EXERCISE 1 — Edit the records from the line containing "How far apart" through their final line: swap "gray painted wall" for "beige painted wall", keep everything else the same, and return only those lines.

• • • •

Posted on November 19, 2012

Grand Valley wraps up Fall Arts Celebration 2012 with a holiday gift to the community, a free performance of the holiday classic by Gian Carlo Menotti, "Amahl and the Night Visitors," one of the most popular works ever written for the American stage. It was the first opera composed specifically for U.S. network television. Originally broadcast December 24, 1951 on NBC, the beloved Christmas special quickly became an annual holiday tradition.

The family-friendly performance will be Monday, December 3, 8 p.m. at Fountain Street Church, 24 Fountain Street NE, in downtown Grand Rapids. Tickets are not required. The evening will bring together Grand Valley faculty members, students and guest artists to present a grand revival performance of this timeless story set to Menotti’s finest music, too-rarely performed today.

“Amahl and the Night Visitors” tells how a crippled, young shepherd boy’s life changes forever when he sees an amazing star "as big as a window." Three foreign kings following the star, in search of a wondrous child, encounter Amahl and his mother. The result is a Christmas miracle.

The focal figure of the opera, Amahl, will be performed by soprano Aidan Baas, a sixth-grade student at East Grand Rapids Middle School. He has performed for the past four years as a member of the Grand Rapids Symphony Youth Chorus. He spent the summer preparing for the role by working with Dale Schriemer, Grand Valley associate professor and coordinator of vocal activities.

The role of Amahl's mother will be performed by soprano Lesley Emma Bouza, a graduate of the University of Guelph, in Canada, where she received a Bachelor of Arts degree in music. She pursued post-graduate studies in voice at the Royal Welsh College of Music and Drama in Cardiff, Wales, receiving an artist diploma.

• • • •

EXERCISE 2 — Resume the announcement of the free "Amahl and the Night Visitors" performance after its last sentence.

RECORDS FOR THIS TASK —
• • • •

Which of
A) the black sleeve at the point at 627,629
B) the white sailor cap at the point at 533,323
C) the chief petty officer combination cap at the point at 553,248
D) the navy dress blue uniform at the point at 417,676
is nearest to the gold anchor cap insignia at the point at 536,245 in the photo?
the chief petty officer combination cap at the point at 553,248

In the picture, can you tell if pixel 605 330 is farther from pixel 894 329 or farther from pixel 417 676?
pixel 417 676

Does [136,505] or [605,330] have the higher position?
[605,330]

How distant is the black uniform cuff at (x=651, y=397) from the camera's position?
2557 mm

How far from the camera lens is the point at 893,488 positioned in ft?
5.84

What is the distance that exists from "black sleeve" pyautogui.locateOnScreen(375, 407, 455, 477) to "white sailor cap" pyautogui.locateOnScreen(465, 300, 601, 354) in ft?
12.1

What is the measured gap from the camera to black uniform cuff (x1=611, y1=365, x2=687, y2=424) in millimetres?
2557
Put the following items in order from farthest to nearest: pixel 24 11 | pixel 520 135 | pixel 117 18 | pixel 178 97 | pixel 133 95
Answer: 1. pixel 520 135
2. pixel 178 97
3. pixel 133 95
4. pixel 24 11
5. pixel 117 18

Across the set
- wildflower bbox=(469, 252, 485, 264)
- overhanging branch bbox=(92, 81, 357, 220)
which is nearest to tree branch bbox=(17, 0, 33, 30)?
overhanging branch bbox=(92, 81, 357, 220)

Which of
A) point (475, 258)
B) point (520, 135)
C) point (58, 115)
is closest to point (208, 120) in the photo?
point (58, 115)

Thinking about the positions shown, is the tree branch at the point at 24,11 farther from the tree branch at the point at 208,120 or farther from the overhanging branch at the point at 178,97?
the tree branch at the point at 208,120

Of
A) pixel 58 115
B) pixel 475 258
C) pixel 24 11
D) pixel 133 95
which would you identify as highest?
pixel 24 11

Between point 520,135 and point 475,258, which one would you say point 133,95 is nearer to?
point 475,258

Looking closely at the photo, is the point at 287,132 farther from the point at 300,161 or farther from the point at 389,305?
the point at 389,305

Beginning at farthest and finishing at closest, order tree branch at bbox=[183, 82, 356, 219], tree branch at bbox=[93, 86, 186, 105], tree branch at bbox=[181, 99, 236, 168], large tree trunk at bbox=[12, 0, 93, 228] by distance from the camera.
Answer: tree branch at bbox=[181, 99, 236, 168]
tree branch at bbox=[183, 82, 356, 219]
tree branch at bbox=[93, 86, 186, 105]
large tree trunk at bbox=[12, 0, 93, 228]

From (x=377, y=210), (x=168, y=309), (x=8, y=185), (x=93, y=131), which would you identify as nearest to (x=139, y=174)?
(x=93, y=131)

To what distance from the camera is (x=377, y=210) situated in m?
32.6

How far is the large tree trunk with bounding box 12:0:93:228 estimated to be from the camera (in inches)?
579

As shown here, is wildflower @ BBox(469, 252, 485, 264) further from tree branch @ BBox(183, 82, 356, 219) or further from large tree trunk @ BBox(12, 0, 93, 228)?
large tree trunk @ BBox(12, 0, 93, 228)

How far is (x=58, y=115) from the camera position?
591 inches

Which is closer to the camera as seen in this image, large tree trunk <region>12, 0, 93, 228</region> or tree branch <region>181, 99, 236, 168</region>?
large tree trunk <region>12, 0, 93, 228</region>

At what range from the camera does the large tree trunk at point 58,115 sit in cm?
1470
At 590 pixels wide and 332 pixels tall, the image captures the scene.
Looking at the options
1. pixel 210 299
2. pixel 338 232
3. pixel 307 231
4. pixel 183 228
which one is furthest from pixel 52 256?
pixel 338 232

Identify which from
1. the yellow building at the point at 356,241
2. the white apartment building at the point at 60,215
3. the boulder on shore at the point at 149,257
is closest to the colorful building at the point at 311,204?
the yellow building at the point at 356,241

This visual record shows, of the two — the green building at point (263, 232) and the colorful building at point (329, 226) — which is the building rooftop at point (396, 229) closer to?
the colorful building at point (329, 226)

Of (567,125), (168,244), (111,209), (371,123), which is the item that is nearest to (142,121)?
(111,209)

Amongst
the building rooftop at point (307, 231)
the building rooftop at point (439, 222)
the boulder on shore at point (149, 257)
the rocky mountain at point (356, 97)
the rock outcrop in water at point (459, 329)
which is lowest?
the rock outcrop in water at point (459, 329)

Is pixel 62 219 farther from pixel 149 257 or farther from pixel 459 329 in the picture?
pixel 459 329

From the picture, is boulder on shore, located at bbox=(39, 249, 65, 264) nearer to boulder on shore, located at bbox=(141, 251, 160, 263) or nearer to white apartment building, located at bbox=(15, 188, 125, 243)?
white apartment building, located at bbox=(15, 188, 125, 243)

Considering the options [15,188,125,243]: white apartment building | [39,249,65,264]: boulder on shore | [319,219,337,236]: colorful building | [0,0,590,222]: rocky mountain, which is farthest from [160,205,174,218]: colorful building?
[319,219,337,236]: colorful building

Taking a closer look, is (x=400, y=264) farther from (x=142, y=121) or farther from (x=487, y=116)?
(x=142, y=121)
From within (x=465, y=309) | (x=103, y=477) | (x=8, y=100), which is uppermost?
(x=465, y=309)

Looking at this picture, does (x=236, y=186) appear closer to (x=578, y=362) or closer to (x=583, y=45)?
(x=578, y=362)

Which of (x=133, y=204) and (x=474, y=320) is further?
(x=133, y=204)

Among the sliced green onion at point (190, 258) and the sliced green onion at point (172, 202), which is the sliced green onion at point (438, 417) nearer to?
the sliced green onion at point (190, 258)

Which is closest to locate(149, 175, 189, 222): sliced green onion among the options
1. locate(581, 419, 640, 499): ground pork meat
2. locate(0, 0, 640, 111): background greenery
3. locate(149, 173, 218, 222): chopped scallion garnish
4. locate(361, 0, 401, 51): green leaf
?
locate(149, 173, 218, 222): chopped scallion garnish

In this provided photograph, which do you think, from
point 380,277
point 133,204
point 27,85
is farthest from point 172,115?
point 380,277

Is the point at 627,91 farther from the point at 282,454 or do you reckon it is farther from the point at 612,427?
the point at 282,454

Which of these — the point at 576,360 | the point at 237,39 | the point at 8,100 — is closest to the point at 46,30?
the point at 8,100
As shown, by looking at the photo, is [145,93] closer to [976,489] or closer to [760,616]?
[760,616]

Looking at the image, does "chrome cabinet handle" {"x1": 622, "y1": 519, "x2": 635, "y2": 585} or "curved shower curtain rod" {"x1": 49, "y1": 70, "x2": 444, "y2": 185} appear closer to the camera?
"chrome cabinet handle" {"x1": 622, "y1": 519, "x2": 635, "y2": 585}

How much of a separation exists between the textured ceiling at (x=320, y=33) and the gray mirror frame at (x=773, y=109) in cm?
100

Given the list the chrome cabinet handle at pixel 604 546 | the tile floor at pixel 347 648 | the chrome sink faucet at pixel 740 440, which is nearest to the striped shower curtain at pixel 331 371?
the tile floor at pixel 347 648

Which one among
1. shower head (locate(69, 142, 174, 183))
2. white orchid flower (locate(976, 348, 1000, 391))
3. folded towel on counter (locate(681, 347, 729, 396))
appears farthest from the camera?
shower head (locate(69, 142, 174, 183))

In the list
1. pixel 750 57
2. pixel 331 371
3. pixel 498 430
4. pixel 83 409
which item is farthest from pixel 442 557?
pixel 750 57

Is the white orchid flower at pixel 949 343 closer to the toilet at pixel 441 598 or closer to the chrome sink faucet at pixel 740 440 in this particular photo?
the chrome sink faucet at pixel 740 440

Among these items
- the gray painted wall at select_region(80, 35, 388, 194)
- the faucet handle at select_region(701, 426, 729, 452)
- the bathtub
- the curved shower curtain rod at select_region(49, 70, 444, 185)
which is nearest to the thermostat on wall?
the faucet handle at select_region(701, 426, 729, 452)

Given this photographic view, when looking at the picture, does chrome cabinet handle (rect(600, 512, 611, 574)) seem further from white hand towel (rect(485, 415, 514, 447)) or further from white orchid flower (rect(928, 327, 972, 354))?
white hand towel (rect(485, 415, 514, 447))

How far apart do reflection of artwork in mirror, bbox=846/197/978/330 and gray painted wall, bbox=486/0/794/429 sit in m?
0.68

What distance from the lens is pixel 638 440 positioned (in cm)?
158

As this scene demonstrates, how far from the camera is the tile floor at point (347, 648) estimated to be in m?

• • • •

TASK ANSWER 1 —
How far apart do reflection of artwork in mirror, bbox=846/197/978/330 and beige painted wall, bbox=486/0/794/429 sit in m?
0.68

What distance from the lens is pixel 638 440 positioned (in cm)?
158

As this scene demonstrates, how far from the camera is the tile floor at point (347, 648) estimated to be in m?

TASK ANSWER 2 —
Music faculty members Schriemer and Min Jin, will perform the exotic and magical roles of King Melchior (baritone) and King Kasper (tenor). Students Robert McFletcher (bass) and Joseph Birchler (baritone) will perform as King Balthazar and the page.

Principal dance roles of village peasants will be performed by by professional dancers Autumn Eckman, currently resident choreographer of the Giordano Ballet in Chicago, and Randy Herrera, former principal of the Houston Ballet. A chorus of shepherds and villagers is comprised of 13 students from the university's select Cantate Chamber Ensemble, directed by Ellen Pool, associate professor of music and director of choral activities. Music director Henry Duitman, associate professor, will lead the 25-member orchestra comprised of faculty and student musicians. Stage director for the production is Byron Jones, associate professor of voice and director of the opera workshop at Shenandoah Conservatory.